Mr. Flemer produced the longest-running interfaith TV talk show - Dialogue, which aired on Sunday mornings on WKRC (Channel 12) from 1969 to 1994.
"Dad opened our eyes at an early age to the diverse world around us and encouraged us to help enlarge it in a peaceful way," said his son, Larry of Anderson Township. "He practiced a 'liberation philosophy' of freeing the mind from the things that prevent a person from having self-esteem."
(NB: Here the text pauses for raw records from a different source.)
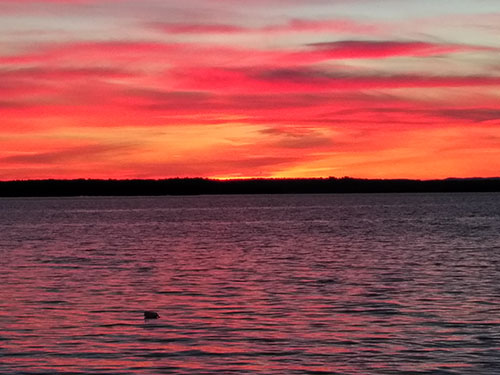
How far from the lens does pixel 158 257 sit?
60375 mm

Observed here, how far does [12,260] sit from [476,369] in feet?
133

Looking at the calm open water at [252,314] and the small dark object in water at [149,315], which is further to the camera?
the small dark object in water at [149,315]

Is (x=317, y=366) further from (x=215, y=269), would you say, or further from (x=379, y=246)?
(x=379, y=246)

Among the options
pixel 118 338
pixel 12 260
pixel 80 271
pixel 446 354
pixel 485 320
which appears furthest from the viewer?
pixel 12 260

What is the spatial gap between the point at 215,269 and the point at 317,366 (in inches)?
1084

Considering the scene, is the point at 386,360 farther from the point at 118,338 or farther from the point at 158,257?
the point at 158,257

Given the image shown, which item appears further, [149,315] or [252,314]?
[252,314]

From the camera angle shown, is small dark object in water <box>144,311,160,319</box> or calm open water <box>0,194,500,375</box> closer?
calm open water <box>0,194,500,375</box>

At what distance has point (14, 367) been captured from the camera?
22609mm

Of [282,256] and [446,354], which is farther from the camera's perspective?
[282,256]

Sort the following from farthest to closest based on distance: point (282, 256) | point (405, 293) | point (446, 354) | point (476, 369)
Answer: point (282, 256)
point (405, 293)
point (446, 354)
point (476, 369)

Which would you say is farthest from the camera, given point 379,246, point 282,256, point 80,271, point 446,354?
point 379,246

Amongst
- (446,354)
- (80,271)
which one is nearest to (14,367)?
(446,354)

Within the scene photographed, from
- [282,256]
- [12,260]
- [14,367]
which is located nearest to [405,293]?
[14,367]
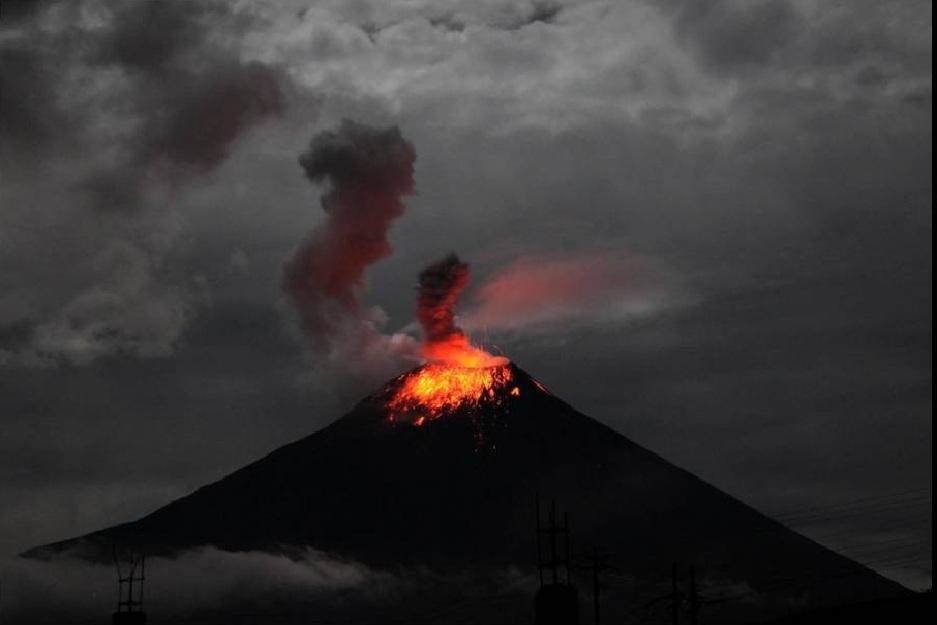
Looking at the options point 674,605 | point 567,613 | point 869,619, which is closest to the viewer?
point 869,619

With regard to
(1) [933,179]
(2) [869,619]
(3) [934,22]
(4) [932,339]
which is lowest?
(2) [869,619]

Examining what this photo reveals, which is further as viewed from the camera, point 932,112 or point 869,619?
point 869,619

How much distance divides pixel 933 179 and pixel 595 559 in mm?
65331

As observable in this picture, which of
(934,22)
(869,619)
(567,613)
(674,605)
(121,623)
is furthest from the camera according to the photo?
(674,605)

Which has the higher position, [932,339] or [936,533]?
[932,339]

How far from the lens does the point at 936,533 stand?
125ft

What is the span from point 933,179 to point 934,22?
299cm

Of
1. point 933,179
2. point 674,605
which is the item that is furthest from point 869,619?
point 674,605

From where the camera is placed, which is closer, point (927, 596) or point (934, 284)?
point (934, 284)

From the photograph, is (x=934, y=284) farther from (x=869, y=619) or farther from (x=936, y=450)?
(x=869, y=619)

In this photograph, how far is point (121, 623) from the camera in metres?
80.8

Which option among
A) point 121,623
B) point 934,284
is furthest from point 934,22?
point 121,623

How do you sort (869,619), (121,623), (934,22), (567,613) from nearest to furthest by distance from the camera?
(934,22) → (869,619) → (567,613) → (121,623)

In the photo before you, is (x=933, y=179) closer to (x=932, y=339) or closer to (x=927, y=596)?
(x=932, y=339)
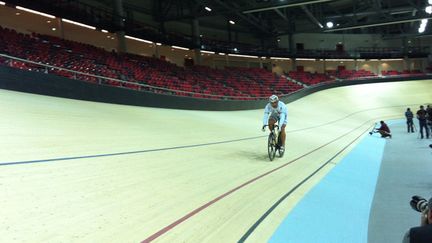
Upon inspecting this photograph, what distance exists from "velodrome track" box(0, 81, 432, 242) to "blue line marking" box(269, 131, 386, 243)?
7.1 inches

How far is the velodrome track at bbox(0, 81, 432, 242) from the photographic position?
10.5 ft

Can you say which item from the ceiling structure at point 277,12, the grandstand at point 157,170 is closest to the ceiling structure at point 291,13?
the ceiling structure at point 277,12

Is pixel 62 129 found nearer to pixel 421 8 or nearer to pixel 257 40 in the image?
pixel 421 8

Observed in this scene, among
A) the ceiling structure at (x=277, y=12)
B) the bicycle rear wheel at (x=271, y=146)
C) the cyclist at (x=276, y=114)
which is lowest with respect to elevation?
the bicycle rear wheel at (x=271, y=146)

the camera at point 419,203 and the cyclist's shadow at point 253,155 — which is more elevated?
the camera at point 419,203

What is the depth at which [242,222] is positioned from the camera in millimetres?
4016

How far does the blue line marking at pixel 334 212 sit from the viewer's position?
13.1 ft

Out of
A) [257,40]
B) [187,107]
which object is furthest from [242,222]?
[257,40]

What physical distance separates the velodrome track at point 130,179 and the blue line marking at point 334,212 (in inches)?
7.1

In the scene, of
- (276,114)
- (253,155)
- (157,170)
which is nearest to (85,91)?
(253,155)

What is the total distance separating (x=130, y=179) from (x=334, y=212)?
272 centimetres

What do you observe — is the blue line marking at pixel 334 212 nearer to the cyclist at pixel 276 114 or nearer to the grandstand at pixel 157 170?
the grandstand at pixel 157 170

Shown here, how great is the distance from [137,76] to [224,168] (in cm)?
1380

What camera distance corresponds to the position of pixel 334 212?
4.95 metres
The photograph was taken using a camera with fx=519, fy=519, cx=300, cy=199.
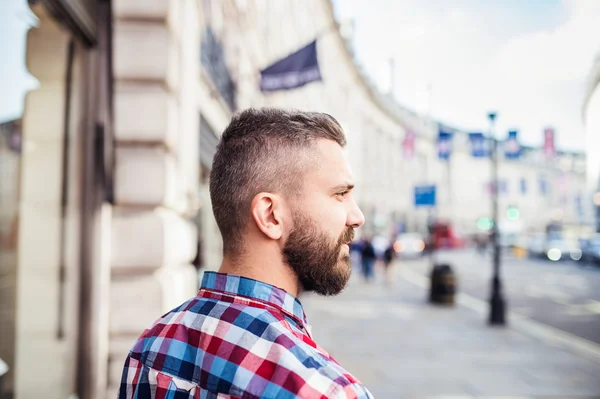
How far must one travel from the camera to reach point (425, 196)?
1844cm

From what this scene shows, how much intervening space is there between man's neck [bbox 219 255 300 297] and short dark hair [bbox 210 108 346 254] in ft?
0.15

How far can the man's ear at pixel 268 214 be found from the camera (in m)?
1.42

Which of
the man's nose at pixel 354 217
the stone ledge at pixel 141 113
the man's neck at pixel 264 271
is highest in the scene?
the stone ledge at pixel 141 113

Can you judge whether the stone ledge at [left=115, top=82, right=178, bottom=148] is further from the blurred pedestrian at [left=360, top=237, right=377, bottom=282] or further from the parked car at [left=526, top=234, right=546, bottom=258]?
the parked car at [left=526, top=234, right=546, bottom=258]

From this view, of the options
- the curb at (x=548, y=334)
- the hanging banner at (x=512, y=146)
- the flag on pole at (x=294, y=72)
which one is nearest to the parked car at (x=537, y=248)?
the hanging banner at (x=512, y=146)

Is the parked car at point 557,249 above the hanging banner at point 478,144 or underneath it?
underneath

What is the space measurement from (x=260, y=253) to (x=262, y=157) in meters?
0.27

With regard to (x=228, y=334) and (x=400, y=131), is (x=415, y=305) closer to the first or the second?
(x=228, y=334)

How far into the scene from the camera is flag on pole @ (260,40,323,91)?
8172 millimetres

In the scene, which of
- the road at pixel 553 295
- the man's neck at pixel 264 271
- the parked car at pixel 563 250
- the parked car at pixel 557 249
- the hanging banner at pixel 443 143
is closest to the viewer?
the man's neck at pixel 264 271

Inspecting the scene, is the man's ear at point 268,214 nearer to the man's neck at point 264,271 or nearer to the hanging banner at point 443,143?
the man's neck at point 264,271

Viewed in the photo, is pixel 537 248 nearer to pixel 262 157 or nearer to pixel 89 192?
pixel 89 192

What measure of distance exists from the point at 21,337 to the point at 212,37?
5554 mm

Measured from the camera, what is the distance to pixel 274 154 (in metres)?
1.43
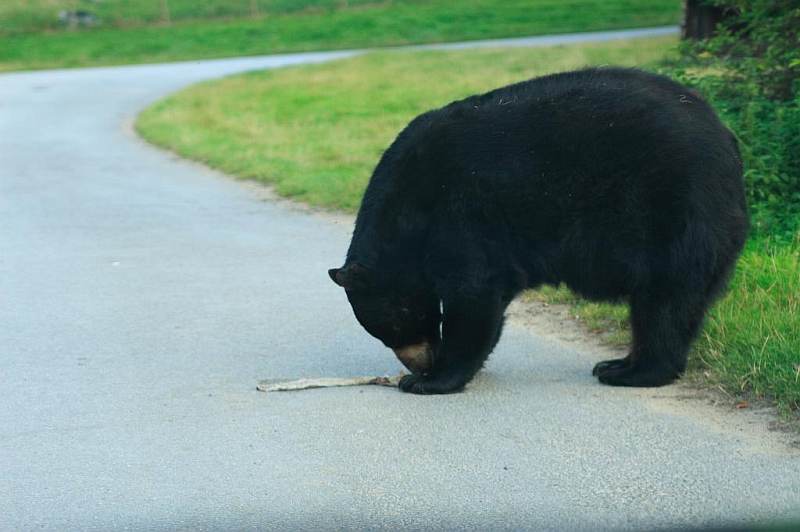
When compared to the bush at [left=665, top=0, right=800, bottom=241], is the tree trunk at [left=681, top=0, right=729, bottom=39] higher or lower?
lower

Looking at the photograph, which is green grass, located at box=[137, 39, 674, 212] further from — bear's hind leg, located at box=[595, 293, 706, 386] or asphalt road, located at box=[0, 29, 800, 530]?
bear's hind leg, located at box=[595, 293, 706, 386]

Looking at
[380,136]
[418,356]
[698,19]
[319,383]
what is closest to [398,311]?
[418,356]

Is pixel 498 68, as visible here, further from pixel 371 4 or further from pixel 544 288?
pixel 371 4

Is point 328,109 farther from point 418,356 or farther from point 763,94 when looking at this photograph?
point 418,356

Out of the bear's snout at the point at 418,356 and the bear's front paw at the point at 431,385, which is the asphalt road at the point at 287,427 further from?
the bear's snout at the point at 418,356

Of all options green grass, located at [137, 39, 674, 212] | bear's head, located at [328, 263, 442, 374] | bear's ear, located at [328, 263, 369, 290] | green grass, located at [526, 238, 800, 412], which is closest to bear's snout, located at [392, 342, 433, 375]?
bear's head, located at [328, 263, 442, 374]

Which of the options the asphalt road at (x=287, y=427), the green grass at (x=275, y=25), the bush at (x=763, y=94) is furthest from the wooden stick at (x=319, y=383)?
the green grass at (x=275, y=25)

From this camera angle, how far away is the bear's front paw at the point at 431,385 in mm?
5781

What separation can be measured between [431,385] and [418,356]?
171 millimetres

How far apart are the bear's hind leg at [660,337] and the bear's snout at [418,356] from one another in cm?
86

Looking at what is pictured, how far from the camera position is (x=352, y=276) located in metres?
5.73

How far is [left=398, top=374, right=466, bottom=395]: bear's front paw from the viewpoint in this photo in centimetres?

Mr. Flemer held a master's degree in religious education from Princeton Theological Seminary. He came to Cincinnati in 1957 to hold education positions at Seventh Presbyterian Church in East Walnut Hills, Mount Auburn Presbyterian Church and Bond Hill United Presbyterian Church. He advanced the racial integration of each of those congregations.
His other accomplishments include creating the inter-religious Brotherhood Medal for the Dan Beard Council of the Boy Scouts of America and co-founding Ecumedia News Service of Greater Cincinnati - a group of religious communicators.
The Cincinnati Human Relations Commission presented him with its Ethelrie Harper Humanitarian Award, and the NCCJ gave him its Distinguished Service medallion.
Mr. Flemer, who retired from the NCCJ in 1984, was a member of the NAACP and the Coalition of Neighborhoods.
His wife, Hope, died in 1999. In addition to his son, survivors include: two daughters, Sally Flemer of Philadelphia and Deb Flemer of Kingston, Ontario, Canada; and two brothers, Albert of Holmdel, N.J., and Carl of Bellows Falls, Vt.
A memorial service is 1 p.m. Friday at Maple Knoll Village Chapel On the Green, 11100 Springfield Pike.
Memorials: Donald F. Flemer Fund at Bond Hill United Presbyterian Church, 4909 Paddock Road, Cincinnati 45237; or the National Conference for Community and Justice, 106 E. Eighth St., Cincinnati 45202.